Volume 23 Issue 1 - December 28, 2012 PDF
A Microchip Fabricated with a Vapor-Diffusion Self-Assembled-Monolayer Method to Transport Droplets Across Superhydrophobic to Hydrophilic Surfaces
Yu-Hsuan Lai1, Jing-Tang Yang1, and Dar-Bin Shieh2,*
1 Department of Mechanical Engineering, National Taiwan University, Taipei 106, Taiwan.
2 Institute of Oral Medicine, National Cheng Kung University, Tainan 701, Taiwan
Font Enlarge
A novel method which combines microstructure patterning and SAM techniques to fabricate a microchip across superhydrophobic to hydrophilic surface to transport a droplet is proposed.
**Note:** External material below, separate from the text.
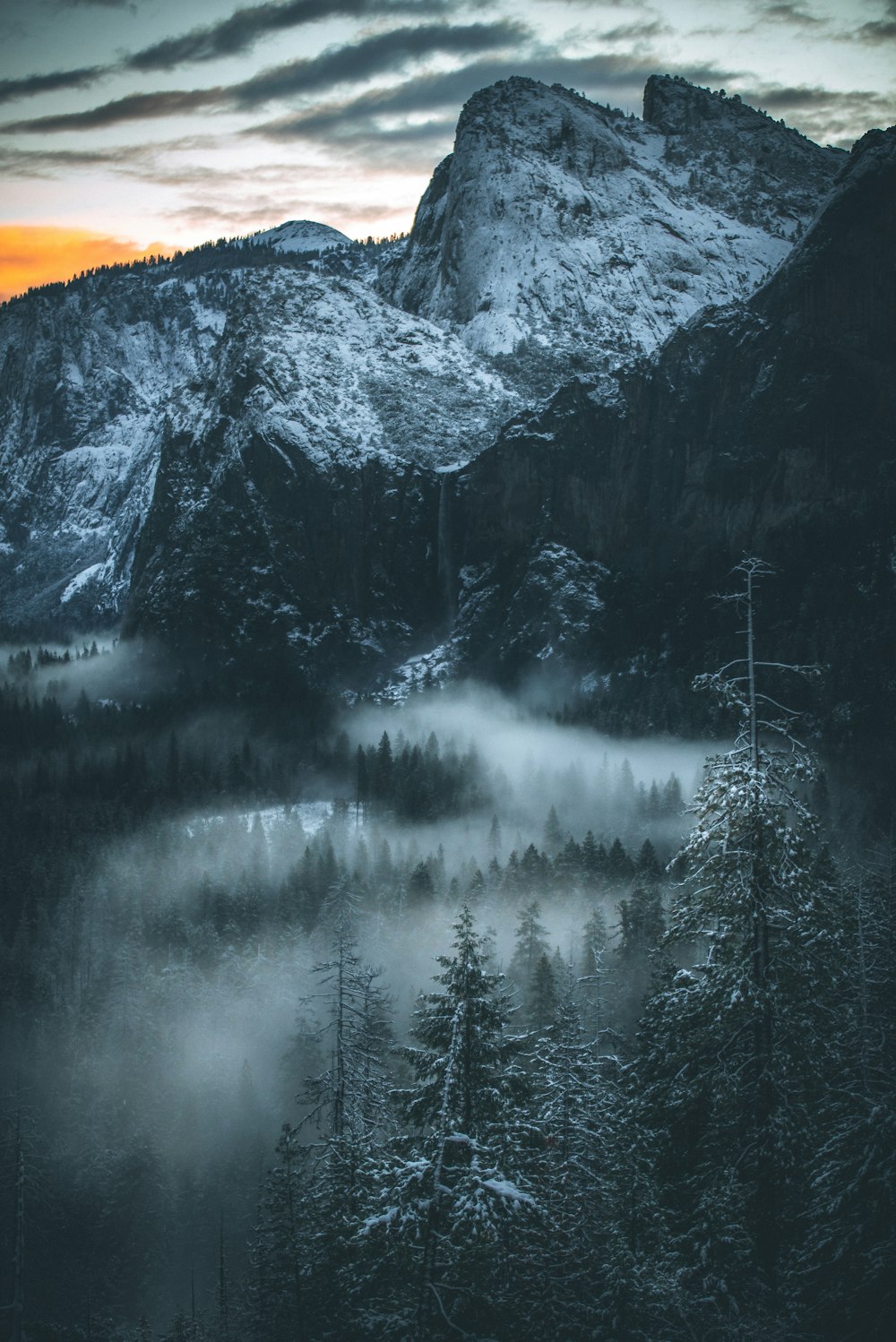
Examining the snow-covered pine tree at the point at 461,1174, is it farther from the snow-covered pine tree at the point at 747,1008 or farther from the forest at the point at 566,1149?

The gradient from superhydrophobic to low hydrophilic surface is formed by a saturated decyltrichlorosilane(DTS) assembled on the microstructure gradient surface with the decreasing density. On the other hand, the gradient from low hydrophilic to hydrophilic surface is generated by a gradient of decyltrichlorosilane(DTS) assembled on a smooth surface. Here, a saturated decyltrichlorosilane(DTS) SAM is produced by a immersion method and a gradient of decyltrichlorosilane(DTS) SAM is produced by a vapor-diffusion method. This way overcomes the traditional limitation of a commonly used vapor-diffusion method, but retains its facility. The platform fabricated by this way has a water-contact angle from 151.2 ° to 39.7 °, and the self-transport distance is increased to about 9 mm. Moreover, a double-directional gradient that changes the moving direction of a droplet is realized by using this fabrication method. This platform is valuable not only to transport a fluid for a long distance but also for further biomedical applications, such as protein adsorption and cell adhesion and diagnostic biochips. This SAM-based surface-modification technique allows integration of switchable wettability surface in a biosensor.
Fig 1. The diagrams of (a) the immersion/vapor-diffusion SAM method, (b)the microstructure patterning on a chip,(c )the microstructure patterning obtained by SEM,(d)a droplet on suface in the mode of Cassie and Baxter.
Fig 2. Motion of a droplet on a superhydrophobic to hydrophilic gradient surface.